Goals
- Achieve 100% dataplane availability independent of primary database
- Provide fast access to dynamic data across global regions
- Propagate data across the system quickly
- Minimize load on expensive storage
- Enable efficient cache invalidation
- Can run on any cloud or on premise
Options
1. Direct S3 + In-Memory Cache with SWR
Pros
- Simple, straightforward design
- Low architectural complexity
Cons
- Cache invalidation requires communication with all machines or really low TTLs (<10s)
- Inefficient cache refresh patterns
- High load on S3 due to concurrent SWR requests from multiple machines
2. S3 + In-Memory Cache with Gossip Protocol
Pros
- Efficient cache invalidation through gossip, allowing higher TTLs
- Reduced load on primary storage
- Only need to notify one node for changes
Cons
- Need to implement ordering mechanism (timestamps/Lamport clocks)

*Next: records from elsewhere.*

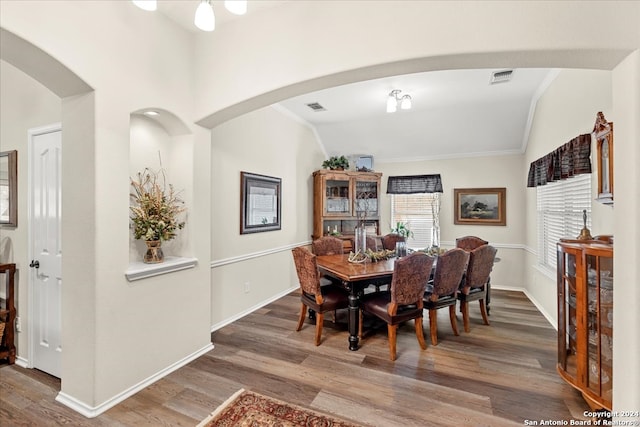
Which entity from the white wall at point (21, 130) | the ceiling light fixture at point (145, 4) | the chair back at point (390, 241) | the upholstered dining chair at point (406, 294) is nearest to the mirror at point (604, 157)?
the upholstered dining chair at point (406, 294)

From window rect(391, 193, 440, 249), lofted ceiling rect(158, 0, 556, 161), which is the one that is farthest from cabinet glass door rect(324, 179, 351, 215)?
window rect(391, 193, 440, 249)

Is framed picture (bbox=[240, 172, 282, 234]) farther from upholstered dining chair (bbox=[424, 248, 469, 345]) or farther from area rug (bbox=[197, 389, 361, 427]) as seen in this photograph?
upholstered dining chair (bbox=[424, 248, 469, 345])

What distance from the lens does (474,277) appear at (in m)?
3.33

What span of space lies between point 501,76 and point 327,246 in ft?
10.1

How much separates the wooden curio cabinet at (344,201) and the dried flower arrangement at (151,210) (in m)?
3.04

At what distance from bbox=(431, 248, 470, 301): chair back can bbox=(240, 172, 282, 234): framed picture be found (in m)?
2.38

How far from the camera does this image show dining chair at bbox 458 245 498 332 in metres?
3.30

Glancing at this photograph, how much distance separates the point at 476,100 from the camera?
14.0 feet

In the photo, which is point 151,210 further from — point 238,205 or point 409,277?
point 409,277

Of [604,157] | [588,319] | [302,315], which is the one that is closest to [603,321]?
[588,319]

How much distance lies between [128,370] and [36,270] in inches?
51.7

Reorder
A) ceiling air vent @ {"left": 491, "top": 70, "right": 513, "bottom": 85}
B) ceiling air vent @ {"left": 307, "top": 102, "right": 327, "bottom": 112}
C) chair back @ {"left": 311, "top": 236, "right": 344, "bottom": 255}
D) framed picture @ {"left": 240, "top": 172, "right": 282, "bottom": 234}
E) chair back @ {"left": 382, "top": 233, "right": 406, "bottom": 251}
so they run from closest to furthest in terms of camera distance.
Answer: ceiling air vent @ {"left": 491, "top": 70, "right": 513, "bottom": 85} < framed picture @ {"left": 240, "top": 172, "right": 282, "bottom": 234} < chair back @ {"left": 311, "top": 236, "right": 344, "bottom": 255} < ceiling air vent @ {"left": 307, "top": 102, "right": 327, "bottom": 112} < chair back @ {"left": 382, "top": 233, "right": 406, "bottom": 251}

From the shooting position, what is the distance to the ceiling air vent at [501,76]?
11.2ft

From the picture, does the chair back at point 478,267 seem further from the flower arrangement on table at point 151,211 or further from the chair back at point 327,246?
the flower arrangement on table at point 151,211
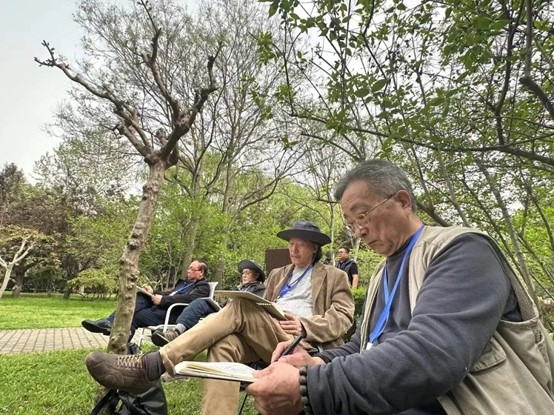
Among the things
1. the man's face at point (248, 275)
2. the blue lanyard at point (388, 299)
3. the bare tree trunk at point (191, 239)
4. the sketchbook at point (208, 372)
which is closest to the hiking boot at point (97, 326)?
the man's face at point (248, 275)

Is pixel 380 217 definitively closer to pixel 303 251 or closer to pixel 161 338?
pixel 303 251

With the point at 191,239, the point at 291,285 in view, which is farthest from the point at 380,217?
the point at 191,239

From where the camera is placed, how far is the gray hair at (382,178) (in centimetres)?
158

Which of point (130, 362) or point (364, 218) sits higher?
point (364, 218)

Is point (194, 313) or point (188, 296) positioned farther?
point (188, 296)

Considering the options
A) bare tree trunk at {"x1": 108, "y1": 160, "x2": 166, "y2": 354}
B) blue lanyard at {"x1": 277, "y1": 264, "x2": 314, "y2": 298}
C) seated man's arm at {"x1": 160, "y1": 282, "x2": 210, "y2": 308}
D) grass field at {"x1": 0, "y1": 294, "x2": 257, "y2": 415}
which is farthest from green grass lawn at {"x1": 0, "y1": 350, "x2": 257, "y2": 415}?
blue lanyard at {"x1": 277, "y1": 264, "x2": 314, "y2": 298}

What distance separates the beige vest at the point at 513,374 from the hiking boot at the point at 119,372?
1617 mm

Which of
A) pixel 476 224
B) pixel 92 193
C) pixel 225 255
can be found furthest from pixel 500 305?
pixel 92 193

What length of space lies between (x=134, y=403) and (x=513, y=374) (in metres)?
2.51

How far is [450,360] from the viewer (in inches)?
39.1

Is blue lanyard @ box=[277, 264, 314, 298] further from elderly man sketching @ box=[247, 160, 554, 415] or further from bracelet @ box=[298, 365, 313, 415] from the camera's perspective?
bracelet @ box=[298, 365, 313, 415]

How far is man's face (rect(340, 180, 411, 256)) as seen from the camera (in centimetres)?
158

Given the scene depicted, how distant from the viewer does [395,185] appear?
158cm

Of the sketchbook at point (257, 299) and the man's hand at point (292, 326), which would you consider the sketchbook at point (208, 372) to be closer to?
the sketchbook at point (257, 299)
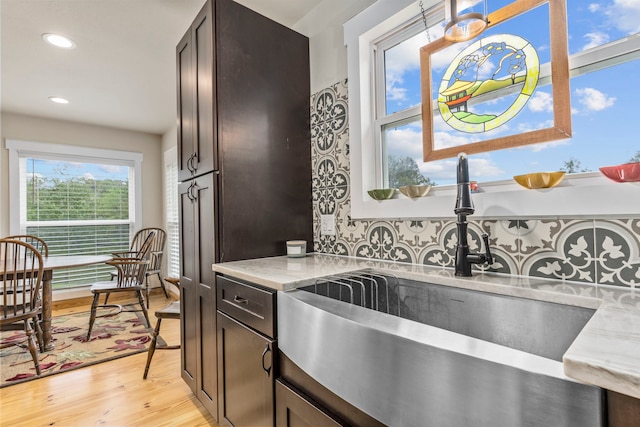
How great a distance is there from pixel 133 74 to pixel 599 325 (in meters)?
3.51

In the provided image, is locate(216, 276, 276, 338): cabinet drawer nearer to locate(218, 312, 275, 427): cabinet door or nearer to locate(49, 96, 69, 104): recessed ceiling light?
locate(218, 312, 275, 427): cabinet door

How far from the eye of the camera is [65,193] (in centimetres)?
422

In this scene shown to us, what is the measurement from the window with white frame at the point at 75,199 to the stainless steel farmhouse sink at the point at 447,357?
4502 mm

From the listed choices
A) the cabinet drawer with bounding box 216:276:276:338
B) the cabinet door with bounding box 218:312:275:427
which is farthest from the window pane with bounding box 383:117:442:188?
the cabinet door with bounding box 218:312:275:427

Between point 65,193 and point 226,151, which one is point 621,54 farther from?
point 65,193

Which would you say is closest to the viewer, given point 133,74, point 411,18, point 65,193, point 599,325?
point 599,325

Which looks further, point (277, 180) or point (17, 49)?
point (17, 49)

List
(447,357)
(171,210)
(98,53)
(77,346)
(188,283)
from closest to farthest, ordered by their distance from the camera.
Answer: (447,357)
(188,283)
(98,53)
(77,346)
(171,210)

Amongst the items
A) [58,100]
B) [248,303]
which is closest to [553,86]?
[248,303]

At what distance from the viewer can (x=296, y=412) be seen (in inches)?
37.6

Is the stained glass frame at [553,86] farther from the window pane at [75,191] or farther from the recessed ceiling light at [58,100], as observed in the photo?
the window pane at [75,191]

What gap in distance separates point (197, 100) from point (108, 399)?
1846 mm

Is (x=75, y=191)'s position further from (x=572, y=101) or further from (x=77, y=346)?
(x=572, y=101)

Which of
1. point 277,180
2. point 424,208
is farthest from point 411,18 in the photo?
point 277,180
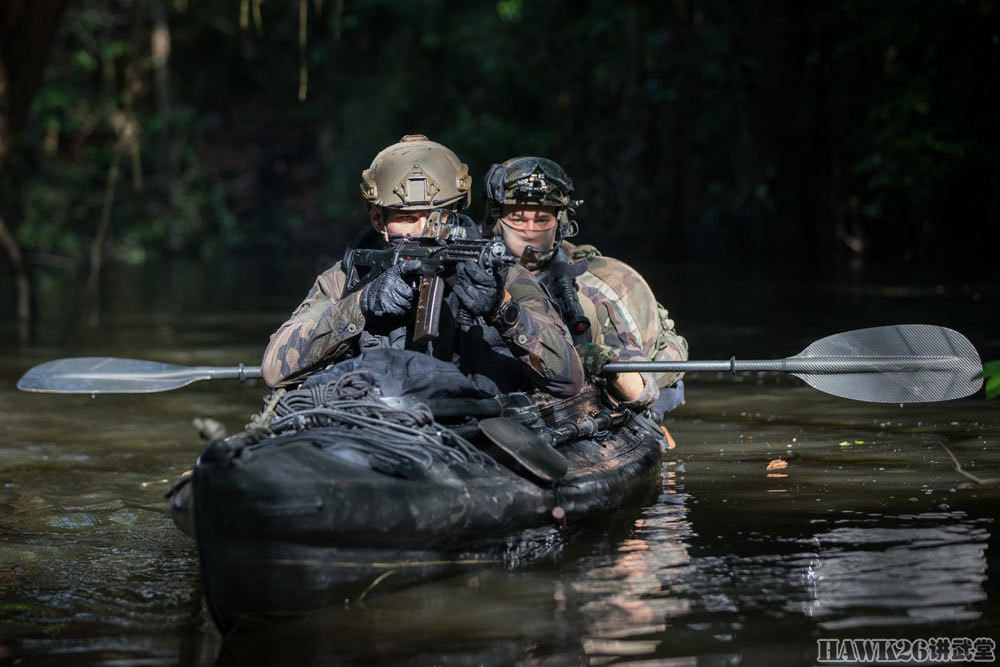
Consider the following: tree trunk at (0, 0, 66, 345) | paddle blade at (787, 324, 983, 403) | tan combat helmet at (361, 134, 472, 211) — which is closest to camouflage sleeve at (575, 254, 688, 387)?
paddle blade at (787, 324, 983, 403)

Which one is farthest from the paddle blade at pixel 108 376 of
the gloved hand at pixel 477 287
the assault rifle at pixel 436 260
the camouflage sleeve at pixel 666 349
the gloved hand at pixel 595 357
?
the camouflage sleeve at pixel 666 349

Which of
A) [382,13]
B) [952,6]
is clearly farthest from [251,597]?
[382,13]

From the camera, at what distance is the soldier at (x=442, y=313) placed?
5.32 m

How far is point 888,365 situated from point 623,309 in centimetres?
132

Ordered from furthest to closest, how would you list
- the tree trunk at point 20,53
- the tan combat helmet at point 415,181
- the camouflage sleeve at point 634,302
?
the tree trunk at point 20,53
the camouflage sleeve at point 634,302
the tan combat helmet at point 415,181

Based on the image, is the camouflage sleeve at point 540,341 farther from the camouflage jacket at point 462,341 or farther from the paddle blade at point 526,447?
the paddle blade at point 526,447

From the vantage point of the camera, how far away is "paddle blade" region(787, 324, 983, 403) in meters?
6.68

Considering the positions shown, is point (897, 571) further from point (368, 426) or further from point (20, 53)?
point (20, 53)

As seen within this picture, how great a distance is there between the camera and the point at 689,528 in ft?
18.7

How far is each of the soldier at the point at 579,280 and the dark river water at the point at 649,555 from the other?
559 millimetres

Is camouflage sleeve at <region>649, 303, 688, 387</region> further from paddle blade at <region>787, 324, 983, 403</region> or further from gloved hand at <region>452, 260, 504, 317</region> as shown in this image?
gloved hand at <region>452, 260, 504, 317</region>

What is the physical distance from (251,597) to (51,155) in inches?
1229

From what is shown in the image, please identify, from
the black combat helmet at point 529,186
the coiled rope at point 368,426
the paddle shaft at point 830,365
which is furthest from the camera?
the black combat helmet at point 529,186

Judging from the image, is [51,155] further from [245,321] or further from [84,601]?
[84,601]
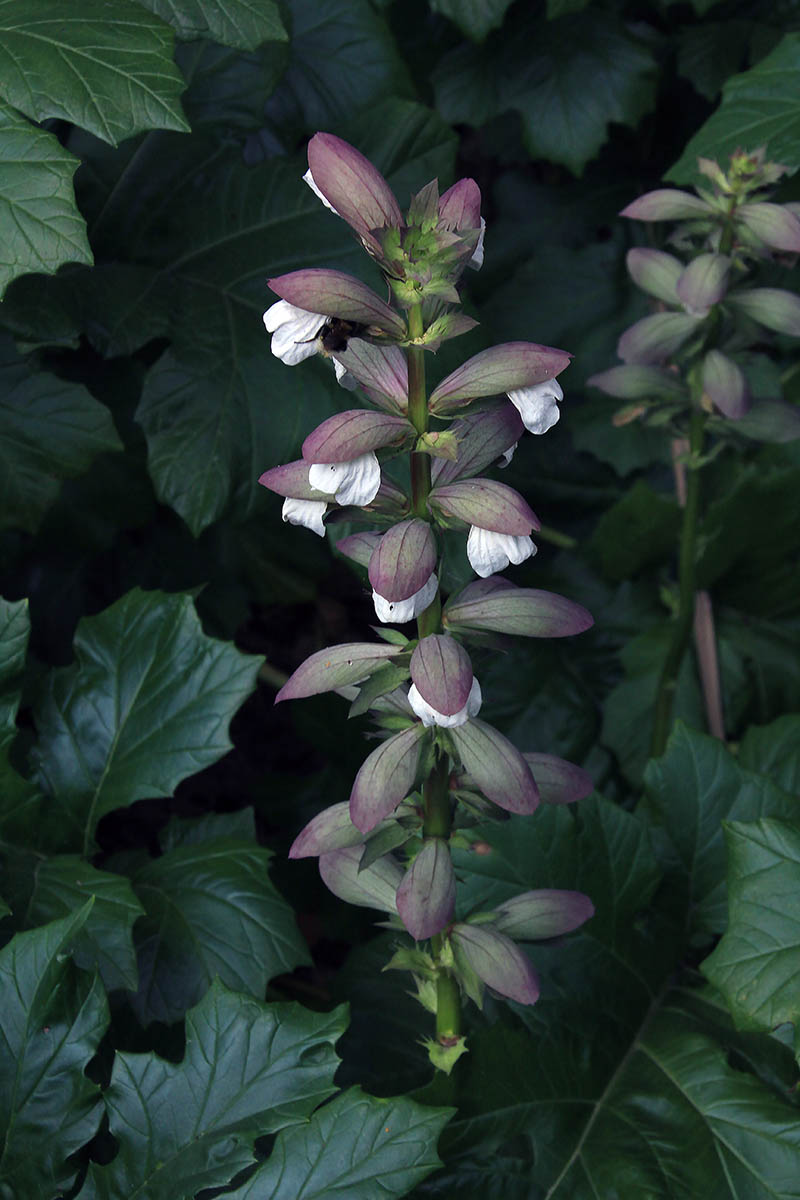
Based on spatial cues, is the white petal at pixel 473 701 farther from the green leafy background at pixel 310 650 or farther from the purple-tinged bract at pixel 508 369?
the green leafy background at pixel 310 650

- More complex system architecture
- Global gossip cluster management overhead
3. S3 + Dedicated Cache Layer
Pros
- Better cache retention due to less frequent reboots
- Optional global eviction via gossip/kafka later
- Maybe we only need 1 S3 region now instead of replicating it
Cons
- Additional infrastructure to manage
4. DynamoDB Global Tables + Caching
Option 4A: Direct DynamoDB + Sentinel Memory Cache- Each sentinel maintains a local memory SWR cache with a TTL of 10s
- DynamoDB serves as source of truth
- Automatic multi-region replication handled by AWS
Pros
- Built-in multi-region replication with strong consistency
- No need to manage complex replication logic
- Lower latency reads from local region
- Automatic conflict resolution
- Serverless and fully managed by AWS
- Cheaper for small reads than S3
- 99.999% availability (s3 only has 99.99%)
Cons
- Vendor lock-in to AWS -> we need to have an abstraction
- Higher storage cost compared to S3 due to replication
- Cost of replication
- Replication lag is controlled by AWS, not us
- More expensive for large >13kb reads than S3